** Problem **
Find the line containing "As seen in the". Retype it and every line after it through the end of the entries, exactly as written, with nothing added.

↓↓↓

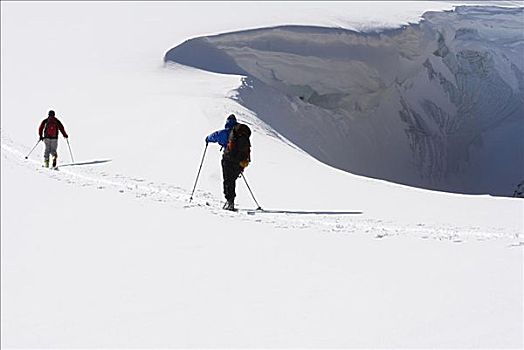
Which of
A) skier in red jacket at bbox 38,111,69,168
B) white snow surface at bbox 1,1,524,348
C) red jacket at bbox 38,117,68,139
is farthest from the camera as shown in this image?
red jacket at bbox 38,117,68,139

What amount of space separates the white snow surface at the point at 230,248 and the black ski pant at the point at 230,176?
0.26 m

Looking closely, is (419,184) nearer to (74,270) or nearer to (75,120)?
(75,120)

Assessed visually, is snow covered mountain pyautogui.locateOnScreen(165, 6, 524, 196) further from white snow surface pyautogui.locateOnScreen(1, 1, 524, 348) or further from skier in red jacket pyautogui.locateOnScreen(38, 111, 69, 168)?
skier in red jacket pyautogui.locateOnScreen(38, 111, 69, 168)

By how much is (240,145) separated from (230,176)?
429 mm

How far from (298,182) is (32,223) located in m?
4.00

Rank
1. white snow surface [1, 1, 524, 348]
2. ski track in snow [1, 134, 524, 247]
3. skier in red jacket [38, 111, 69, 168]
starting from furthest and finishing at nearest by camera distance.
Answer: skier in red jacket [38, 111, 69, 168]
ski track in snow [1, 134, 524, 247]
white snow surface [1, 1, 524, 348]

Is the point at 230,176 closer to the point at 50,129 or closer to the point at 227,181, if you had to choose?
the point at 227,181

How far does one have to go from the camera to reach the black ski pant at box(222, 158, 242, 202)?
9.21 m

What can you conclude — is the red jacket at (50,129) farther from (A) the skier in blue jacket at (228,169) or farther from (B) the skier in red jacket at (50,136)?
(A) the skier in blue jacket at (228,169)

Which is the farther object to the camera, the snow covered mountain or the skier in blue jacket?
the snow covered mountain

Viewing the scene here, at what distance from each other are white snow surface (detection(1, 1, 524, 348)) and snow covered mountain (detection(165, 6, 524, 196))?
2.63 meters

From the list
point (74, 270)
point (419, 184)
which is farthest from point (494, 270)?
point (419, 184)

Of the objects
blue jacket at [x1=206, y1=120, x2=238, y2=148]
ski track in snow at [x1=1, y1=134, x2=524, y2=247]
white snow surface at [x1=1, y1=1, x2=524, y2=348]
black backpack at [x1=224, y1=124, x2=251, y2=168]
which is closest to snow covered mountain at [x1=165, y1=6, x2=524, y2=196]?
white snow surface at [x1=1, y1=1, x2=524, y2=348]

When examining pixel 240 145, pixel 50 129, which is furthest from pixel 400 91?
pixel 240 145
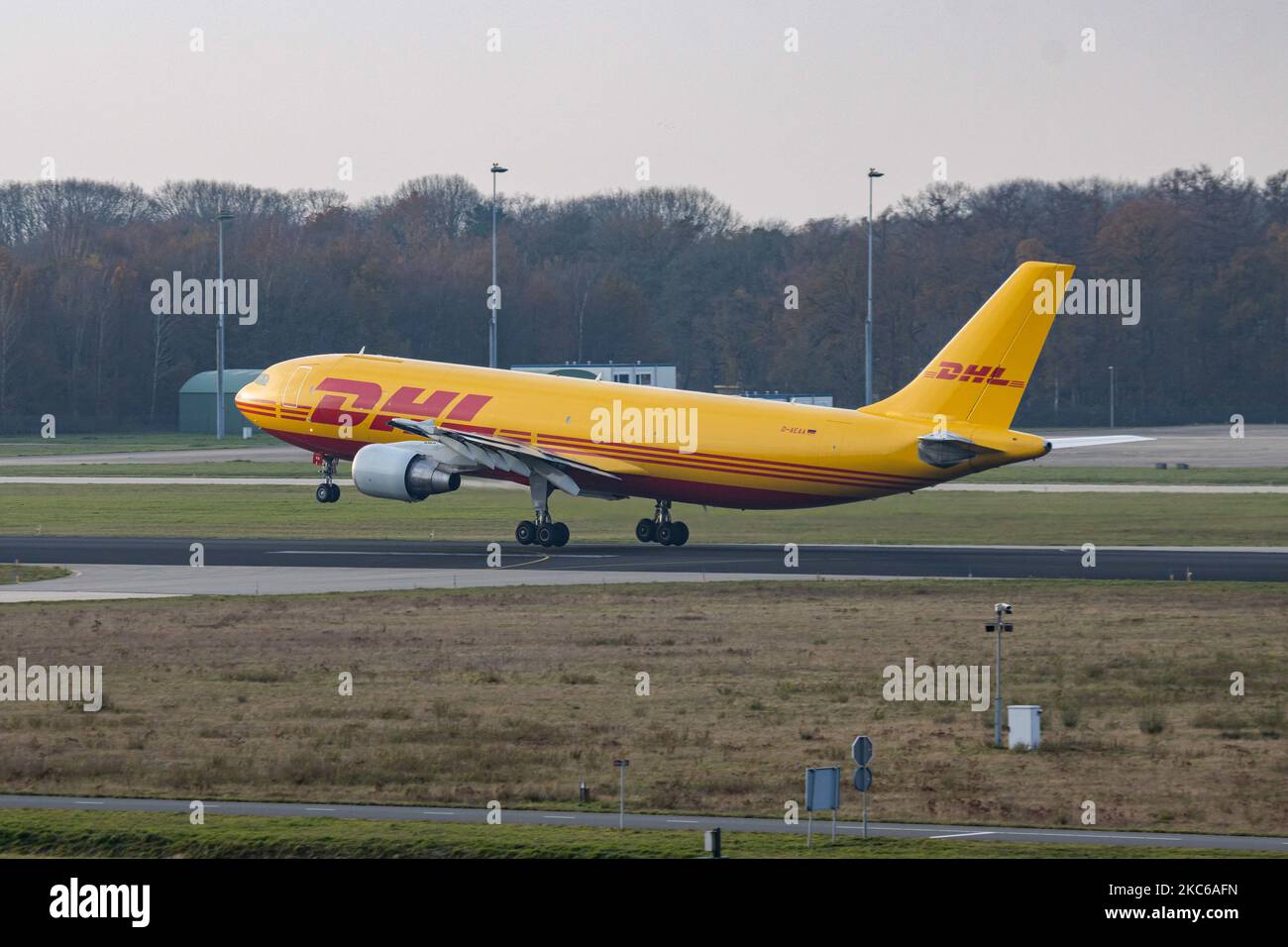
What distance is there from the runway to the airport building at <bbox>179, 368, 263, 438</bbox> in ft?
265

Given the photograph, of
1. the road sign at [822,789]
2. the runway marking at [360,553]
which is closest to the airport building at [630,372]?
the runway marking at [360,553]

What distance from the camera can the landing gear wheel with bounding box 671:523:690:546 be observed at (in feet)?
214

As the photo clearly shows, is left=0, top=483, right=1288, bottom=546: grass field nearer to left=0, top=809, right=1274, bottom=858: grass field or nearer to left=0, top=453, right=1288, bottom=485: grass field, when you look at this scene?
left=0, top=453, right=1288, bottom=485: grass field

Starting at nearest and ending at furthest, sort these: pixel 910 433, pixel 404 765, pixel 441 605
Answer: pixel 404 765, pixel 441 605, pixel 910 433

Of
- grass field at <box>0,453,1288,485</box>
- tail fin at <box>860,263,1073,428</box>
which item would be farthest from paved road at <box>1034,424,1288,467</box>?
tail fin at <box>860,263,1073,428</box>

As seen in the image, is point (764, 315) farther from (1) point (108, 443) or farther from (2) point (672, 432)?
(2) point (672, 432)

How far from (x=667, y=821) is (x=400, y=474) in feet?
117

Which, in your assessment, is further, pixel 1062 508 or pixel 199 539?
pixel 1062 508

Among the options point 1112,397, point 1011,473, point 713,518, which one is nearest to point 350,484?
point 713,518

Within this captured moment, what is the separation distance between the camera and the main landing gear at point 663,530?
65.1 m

↑↑↑

** Result below **
As seen in the image, is point (764, 315) farther from (1) point (108, 443) or farther from (2) point (672, 432)?
(2) point (672, 432)

How far from (x=667, y=821) is (x=400, y=474) in feet?
117

Which, in your assessment, is further, pixel 1062 508 or pixel 199 539?
pixel 1062 508

Among the options point 1112,397, point 1011,473, point 713,518, which one is nearest to point 350,484?
point 713,518

Within this captured moment, what is the separation distance between the camera and the main landing gear at point 663,530?
65.1 m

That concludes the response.